Statement on Textbooks

Statement on Textbooks Offered by the Portland State University Library

August 5, 2020

As we approach the Fall 2020 quarter, PSU Library faculty and staff are working hard to provide alternative access to the print course reserves collection. A significant portion of the books on reserve are print copies of required textbooks. Due to the constraints of building capacity, staffing, and the handling of materials with a short turn around, we are unable to offer print course reserves for checkout in the fall. 

Library faculty and staff continuously explore approaches to how we acquire course textbooks to ensure that students have access electronically. This work is made arduous by textbook publishers who do not provide electronic purchasing options, and therefore create access inequities for students including further barriers for disabled students who rely on electronic copies for access. Many existing course textbooks are simply unavailable for purchase to any library, regardless of budget, in any format other than print. 

Textbook publishers have built their profit models around selling e-textbooks directly to students.

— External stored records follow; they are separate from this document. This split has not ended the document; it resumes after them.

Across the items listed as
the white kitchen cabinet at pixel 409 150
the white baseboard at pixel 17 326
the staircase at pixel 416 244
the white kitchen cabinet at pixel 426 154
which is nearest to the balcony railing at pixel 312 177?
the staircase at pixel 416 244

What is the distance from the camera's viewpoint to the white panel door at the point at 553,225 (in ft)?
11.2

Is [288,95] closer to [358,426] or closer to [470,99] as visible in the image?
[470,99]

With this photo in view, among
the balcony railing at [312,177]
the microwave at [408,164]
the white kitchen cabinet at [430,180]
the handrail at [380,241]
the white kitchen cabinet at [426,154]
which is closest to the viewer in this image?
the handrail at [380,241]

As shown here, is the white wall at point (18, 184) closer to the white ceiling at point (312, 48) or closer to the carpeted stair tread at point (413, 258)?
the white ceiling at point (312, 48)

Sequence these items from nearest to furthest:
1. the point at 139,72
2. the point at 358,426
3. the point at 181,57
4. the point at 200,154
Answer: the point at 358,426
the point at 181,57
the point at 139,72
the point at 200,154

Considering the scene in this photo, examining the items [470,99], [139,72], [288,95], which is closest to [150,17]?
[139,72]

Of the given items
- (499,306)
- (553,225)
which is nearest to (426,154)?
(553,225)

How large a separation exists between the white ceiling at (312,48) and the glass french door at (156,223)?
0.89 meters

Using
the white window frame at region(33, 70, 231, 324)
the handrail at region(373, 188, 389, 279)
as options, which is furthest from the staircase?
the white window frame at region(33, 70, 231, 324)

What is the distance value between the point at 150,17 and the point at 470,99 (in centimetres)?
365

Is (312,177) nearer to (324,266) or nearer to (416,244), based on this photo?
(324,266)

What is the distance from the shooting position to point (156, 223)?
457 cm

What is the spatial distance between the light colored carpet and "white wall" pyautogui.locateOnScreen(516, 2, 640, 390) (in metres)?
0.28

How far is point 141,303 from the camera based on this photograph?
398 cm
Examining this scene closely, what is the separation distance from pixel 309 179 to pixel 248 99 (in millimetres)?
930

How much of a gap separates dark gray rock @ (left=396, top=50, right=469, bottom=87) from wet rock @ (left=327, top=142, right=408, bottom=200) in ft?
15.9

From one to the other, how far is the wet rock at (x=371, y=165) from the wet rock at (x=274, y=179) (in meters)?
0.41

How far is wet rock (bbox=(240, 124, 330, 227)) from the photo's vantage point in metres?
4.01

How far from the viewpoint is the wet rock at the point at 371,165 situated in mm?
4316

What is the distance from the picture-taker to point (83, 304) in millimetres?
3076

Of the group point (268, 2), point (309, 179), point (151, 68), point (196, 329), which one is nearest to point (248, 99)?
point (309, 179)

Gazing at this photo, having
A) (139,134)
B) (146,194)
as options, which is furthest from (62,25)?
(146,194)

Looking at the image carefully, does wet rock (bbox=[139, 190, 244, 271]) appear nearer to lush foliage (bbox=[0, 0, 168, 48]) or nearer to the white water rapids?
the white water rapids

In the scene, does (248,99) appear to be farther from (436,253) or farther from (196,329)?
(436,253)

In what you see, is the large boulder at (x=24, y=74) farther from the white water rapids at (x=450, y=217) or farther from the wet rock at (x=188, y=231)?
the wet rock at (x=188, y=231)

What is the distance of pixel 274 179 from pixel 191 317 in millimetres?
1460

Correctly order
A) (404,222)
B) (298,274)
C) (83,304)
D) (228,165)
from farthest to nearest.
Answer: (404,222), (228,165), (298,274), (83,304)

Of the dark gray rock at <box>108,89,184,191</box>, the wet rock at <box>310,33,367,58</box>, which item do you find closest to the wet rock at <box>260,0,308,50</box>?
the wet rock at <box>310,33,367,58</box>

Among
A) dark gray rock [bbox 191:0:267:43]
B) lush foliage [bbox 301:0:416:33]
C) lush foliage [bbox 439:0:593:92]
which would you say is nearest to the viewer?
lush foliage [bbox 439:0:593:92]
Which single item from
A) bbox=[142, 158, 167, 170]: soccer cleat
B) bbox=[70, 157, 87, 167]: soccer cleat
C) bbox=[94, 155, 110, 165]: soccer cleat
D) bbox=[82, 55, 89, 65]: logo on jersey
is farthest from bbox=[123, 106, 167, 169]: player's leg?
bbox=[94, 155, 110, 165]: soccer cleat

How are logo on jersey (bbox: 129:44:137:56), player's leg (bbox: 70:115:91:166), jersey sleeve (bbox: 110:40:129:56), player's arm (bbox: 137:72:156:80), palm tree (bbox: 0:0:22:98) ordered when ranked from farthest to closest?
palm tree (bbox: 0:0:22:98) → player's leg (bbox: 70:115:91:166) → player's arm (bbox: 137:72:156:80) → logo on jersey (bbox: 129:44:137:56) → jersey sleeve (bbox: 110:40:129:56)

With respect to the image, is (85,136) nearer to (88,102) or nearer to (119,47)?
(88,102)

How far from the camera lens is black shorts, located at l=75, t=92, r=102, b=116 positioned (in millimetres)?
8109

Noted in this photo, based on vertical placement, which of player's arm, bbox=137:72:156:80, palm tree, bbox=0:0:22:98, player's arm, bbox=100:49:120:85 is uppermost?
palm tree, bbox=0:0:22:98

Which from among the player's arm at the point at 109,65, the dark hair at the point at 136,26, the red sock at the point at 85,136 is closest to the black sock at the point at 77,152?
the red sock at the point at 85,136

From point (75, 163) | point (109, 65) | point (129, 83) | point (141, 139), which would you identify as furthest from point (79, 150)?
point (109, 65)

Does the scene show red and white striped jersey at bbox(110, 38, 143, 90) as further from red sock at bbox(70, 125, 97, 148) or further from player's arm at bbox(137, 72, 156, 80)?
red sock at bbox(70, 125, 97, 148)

We also know that the cost of textbooks and other course materials are a barrier for students at every university. Also, this model sends taxpayer funded student financial aid back to content providers, who further exploit faculty labor and research to monopolize and dominate knowledge production. 

This is not a library problem. This is an industry problem that impacts everyone in higher education: students, advocates in support and success roles, faculty and institutional research output, grant funding, and confuses prestige and paywalls with quality in scholarship evaluation. 

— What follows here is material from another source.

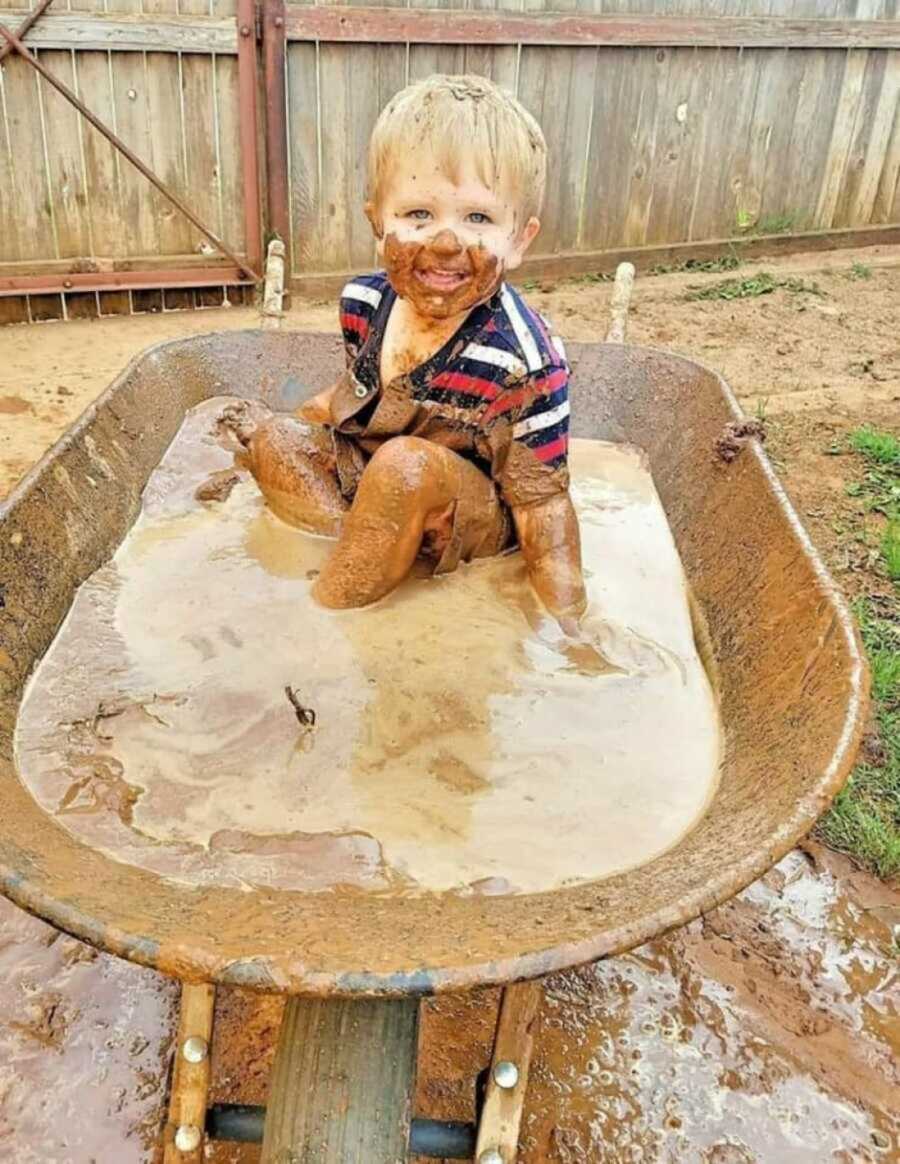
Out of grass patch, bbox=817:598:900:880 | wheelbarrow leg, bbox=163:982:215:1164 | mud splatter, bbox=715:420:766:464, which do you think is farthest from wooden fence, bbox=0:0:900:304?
wheelbarrow leg, bbox=163:982:215:1164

Despite the PSU Library’s commitment to make copies of all high enrollment textbooks and course materials available to assist those students who are unable to purchase their own, the following publishers will not allow us to purchase an e-textbook version of their publications or in a way that makes them viable for multiple student access:

  • Pearson
  • Cengage
  • McGraw Hill
  • Oxford University Press 
  • Sage Publications
  • Most publishers of ‘common reads,’ popular fiction, and popular nonfiction
  • Many health sciences texts

This means that in courses that have adopted textbooks by these publishers, students who do not purchase the textbook will not have any alternative access to the textbook content. For classes requiring textbooks from these publishers, the only option for a student will be to purchase or lease an expensive print or e-textbook. These publishers have the resources and platforms to support online access by academic libraries, and choose not to do so.  

We are here to work with course instructors to explore and identify viable textbook alternatives, including:

  • Using an existing e-book in the relevant subject area from the library’s e-book collection or requesting that the library purchase one. Many academic e-books aren’t considered textbooks, and are therefore available for the library to purchase.
  • Adopting an open educational resource (OER). OERs are freely available educational materials that are openly licensed to allow for re-use and modification by faculty and instructors. There are several publishing platform options available to faculty. 
  • Creating an online course pack in D2L by:
    • Linking to content from the library’s existing collection of electronic resources (e-books, journal articles, streaming media, and other digital materials).

When the PSU Library licenses or purchases electronic materials, we strongly prefer materials that are unlimited in use and free from digital rights management (DRM) so that students don’t have to compete with each other for access. DRM includes limits on the number of users that can access a resource at any one time, as well as limits on pages that can be copied, printed and downloaded. PSU faculty members and instructors teaching this fall may contact your  subject liaison at any time for support with sourcing their course materials, or submit a Suggest a Purchase form for e-books that may be used as alternatives to traditional textbooks.  

This statement is drawn from statements made by our colleagues at  Grand Valley State University Libraries & at the University of Guelph Libraries. We thank them for taking the lead on these issues and letting us adapt their content with permission.